I've got news for you, Jim. This year's 51s had trouble protecting the integrity of the game at the Triple-A level.

Remember a couple of years ago when former UNLV athletic director Charlie Cavagnaro sold a home game back to Ole Miss for about $1.98 and an old cotton gin?

We were told that Mississippi (which had it traveled to Sam Boyd Stadium would have had Eli Manning as its quarterback) had no interest in coming West to honor its home-and-home commitment. But lo and behold, those other Rebels went to Wyoming last week and wound up losing to the Cowpokes, 37-32.

The Curse of the Bobblehead has reared its bouncy little head again.
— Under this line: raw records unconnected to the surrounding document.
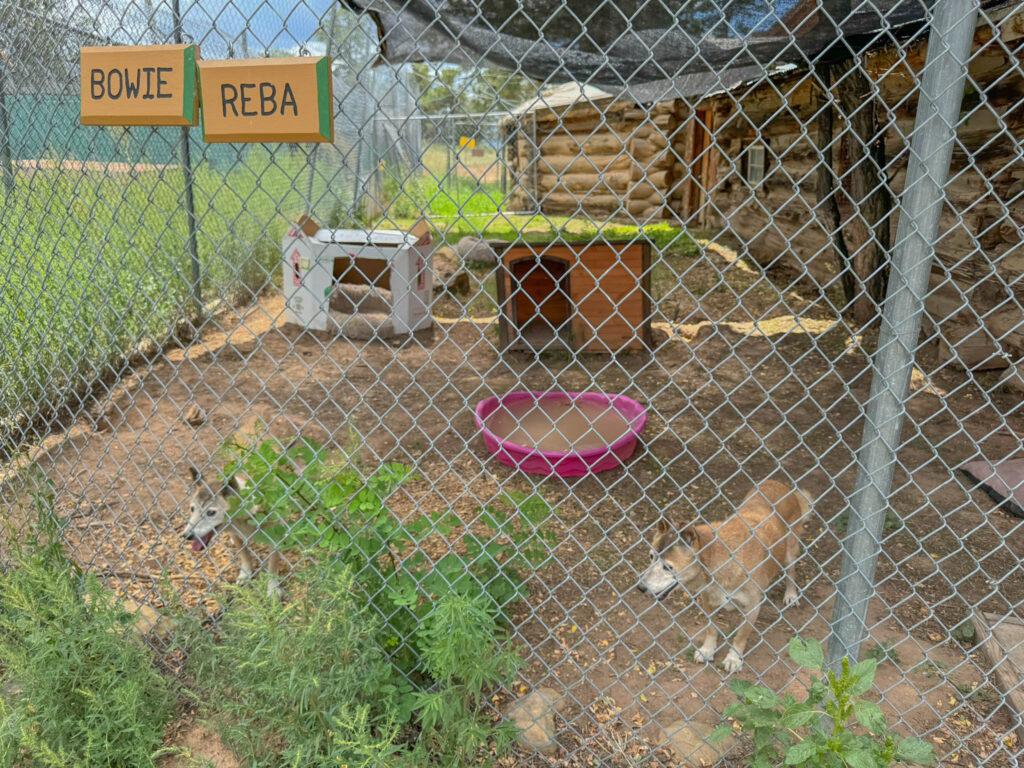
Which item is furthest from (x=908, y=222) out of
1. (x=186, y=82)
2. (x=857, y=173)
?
(x=857, y=173)

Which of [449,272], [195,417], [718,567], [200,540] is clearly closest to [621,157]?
[449,272]

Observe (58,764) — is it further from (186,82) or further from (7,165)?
(7,165)

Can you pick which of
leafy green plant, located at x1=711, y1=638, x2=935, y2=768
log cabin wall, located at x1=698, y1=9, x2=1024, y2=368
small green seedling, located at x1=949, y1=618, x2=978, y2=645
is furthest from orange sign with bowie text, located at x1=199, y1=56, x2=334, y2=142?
small green seedling, located at x1=949, y1=618, x2=978, y2=645

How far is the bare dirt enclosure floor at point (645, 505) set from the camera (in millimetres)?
2395

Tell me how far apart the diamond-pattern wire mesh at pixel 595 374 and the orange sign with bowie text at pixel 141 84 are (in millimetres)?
172

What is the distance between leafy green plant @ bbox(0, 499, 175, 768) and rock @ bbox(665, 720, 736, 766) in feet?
4.88

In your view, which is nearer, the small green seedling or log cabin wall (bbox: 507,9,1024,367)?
log cabin wall (bbox: 507,9,1024,367)

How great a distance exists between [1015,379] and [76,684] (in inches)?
219

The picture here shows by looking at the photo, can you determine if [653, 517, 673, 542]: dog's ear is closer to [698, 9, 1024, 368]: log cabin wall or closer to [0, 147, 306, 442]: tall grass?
[0, 147, 306, 442]: tall grass

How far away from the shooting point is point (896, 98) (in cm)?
623

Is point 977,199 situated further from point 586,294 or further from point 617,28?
point 586,294

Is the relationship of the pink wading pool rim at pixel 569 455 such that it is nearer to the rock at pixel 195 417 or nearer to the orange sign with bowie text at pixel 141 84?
the rock at pixel 195 417

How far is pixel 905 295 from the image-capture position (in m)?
1.70

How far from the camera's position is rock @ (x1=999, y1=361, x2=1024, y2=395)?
189 inches
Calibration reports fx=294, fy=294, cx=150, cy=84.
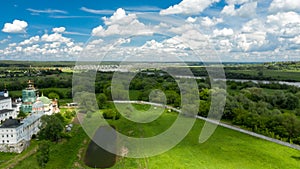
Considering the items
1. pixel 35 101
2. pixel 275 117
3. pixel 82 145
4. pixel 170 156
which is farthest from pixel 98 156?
pixel 275 117

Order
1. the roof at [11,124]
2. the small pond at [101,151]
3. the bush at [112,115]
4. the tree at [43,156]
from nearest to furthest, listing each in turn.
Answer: the tree at [43,156]
the small pond at [101,151]
the roof at [11,124]
the bush at [112,115]

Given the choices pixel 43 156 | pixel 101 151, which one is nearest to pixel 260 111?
pixel 101 151

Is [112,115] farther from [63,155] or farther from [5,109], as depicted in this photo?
[63,155]

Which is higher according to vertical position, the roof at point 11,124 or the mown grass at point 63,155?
the roof at point 11,124

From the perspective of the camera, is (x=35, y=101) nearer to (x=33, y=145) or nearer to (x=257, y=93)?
(x=33, y=145)

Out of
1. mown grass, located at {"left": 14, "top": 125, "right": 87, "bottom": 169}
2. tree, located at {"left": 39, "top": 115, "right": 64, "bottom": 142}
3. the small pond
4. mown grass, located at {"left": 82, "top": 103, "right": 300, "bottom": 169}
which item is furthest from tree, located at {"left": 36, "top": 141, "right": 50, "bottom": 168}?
mown grass, located at {"left": 82, "top": 103, "right": 300, "bottom": 169}

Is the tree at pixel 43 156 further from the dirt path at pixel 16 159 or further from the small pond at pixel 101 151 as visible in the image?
the small pond at pixel 101 151

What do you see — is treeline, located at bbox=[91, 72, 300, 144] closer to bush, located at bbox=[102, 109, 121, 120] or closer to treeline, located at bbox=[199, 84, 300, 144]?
treeline, located at bbox=[199, 84, 300, 144]

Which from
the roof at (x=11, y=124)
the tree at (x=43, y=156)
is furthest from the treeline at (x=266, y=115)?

Last year, basketball coach Charlie Spoonhour already had resigned by the time UNLV got around to distributing a bobblehead doll cast in his likeness. Then this past Saturday, Rebels fans at Sam Boyd Stadium were presented a voucher redeemable for a John Robinson bobblehead. He resigned, effective at the end of the season, the very next day.

The rumor going around campus this week is that baseball coach Buddy Gouldsmith has told the marketing department it can keep its bobblehead.